Line 356: “AHI/MPL retrievals, since aerosol loading is typically very low above 5 km, a prior estimate of 1.0-6 is set for the normalized aerosol concentration at the top altitude layer.” It is not clear why this a priori is applied and how, eq. above do not have such explications. In general it seems that there are some differences introduced by the presence of the MPL in the retrieval consider to make it clearer how AHI/MPL and AHI differ.
Table 3: I’m a bit confused by 0 and – in the table, does 0 means the constraint is effectively not applied? How’s that different from – then?
Table 4: It seems – have different signification in different columns of the table, consider clarifying it for readers, it is already rather hard to grasp due to excessive math. Consider noting “unitless” for the units column or something different.
Line 431: “at least 5 valid AHI/GRASP retrieval pixels should be available”, please clarify are these spatial or temporal pixels? It is not clear for which group of pixels standard deviation is calculated”
Figure 4: It’s a bit hard to interpret this figure, can we have a supplementary table with the same parameters somewhere below?

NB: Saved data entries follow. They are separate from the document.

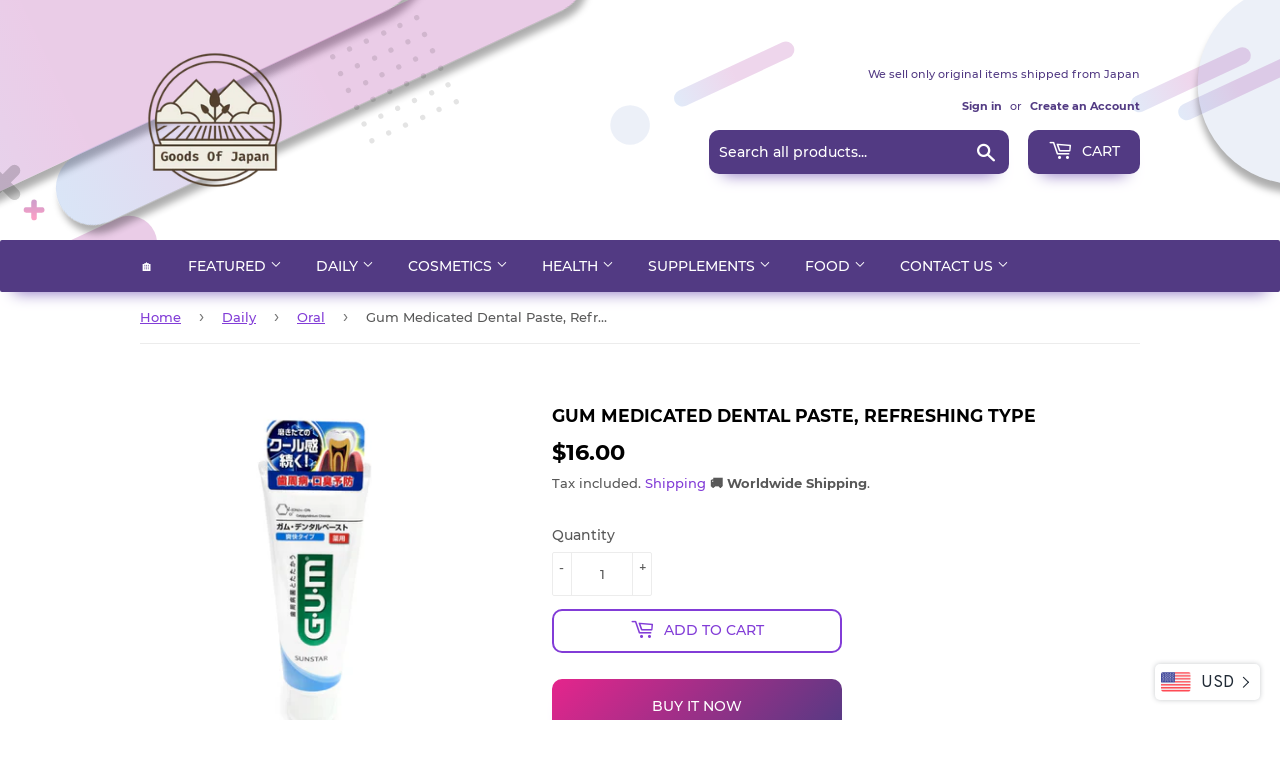

--- FILE ---
content_type: text/html; charset=utf-8
request_url: https://www.google.com/recaptcha/api2/aframe
body_size: 264
content:
<!DOCTYPE HTML><html><head><meta http-equiv="content-type" content="text/html; charset=UTF-8"></head><body><script nonce="IZBFEvmnQ90twmntepn4cQ">/** Anti-fraud and anti-abuse applications only. See google.com/recaptcha */ try{var clients={'sodar':'https://pagead2.googlesyndication.com/pagead/sodar?'};window.addEventListener("message",function(a){try{if(a.source===window.parent){var b=JSON.parse(a.data);var c=clients[b['id']];if(c){var d=document.createElement('img');d.src=c+b['params']+'&rc='+(localStorage.getItem("rc::a")?sessionStorage.getItem("rc::b"):"");window.document.body.appendChild(d);sessionStorage.setItem("rc::e",parseInt(sessionStorage.getItem("rc::e")||0)+1);localStorage.setItem("rc::h",'1768504138638');}}}catch(b){}});window.parent.postMessage("_grecaptcha_ready", "*");}catch(b){}</script></body></html>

Line 574: “Both products have been re-gridded to 0.2°x0.2° spatial resolution”, can authors elaborate more or justify why this resolution was chosen?
Figures 8 and 10: Are there any other AERONET sites that can be marked in these areas?
Section 3.4. The profile analysis for several cases are quite nice, but is it possible to have layer to layer comparisons for all the cases combined on one scatter plot for general overview?
Technical comments:
Line 173: I believe it is not final layout, but this one is particularly bad with huge spaces, same for line 301.
Line 186: (http://www.eorc.jaxa.jp/ptree/index.html) consider providing the last access date
Section 2.4: Consider mentioning somehow the version of the code used in the study.
Eq.16: “For i-th pixel” there’s no _i the equation anywhere, and in eq. 18 i is not explicitly described.
Line 345: “S is the matrix” it seems there are multiple matrices S_i.
Figures 6, 7, 16, 23-27: Personally I’m not in favor of captions like this, consider copy pasting the full caption, it’s not convenient to scroll up and down all day.
Figure 8: Found it hard to find a black circle, consider mentioning that it is “circled in black (on the left edge of the map)” same for figure 9.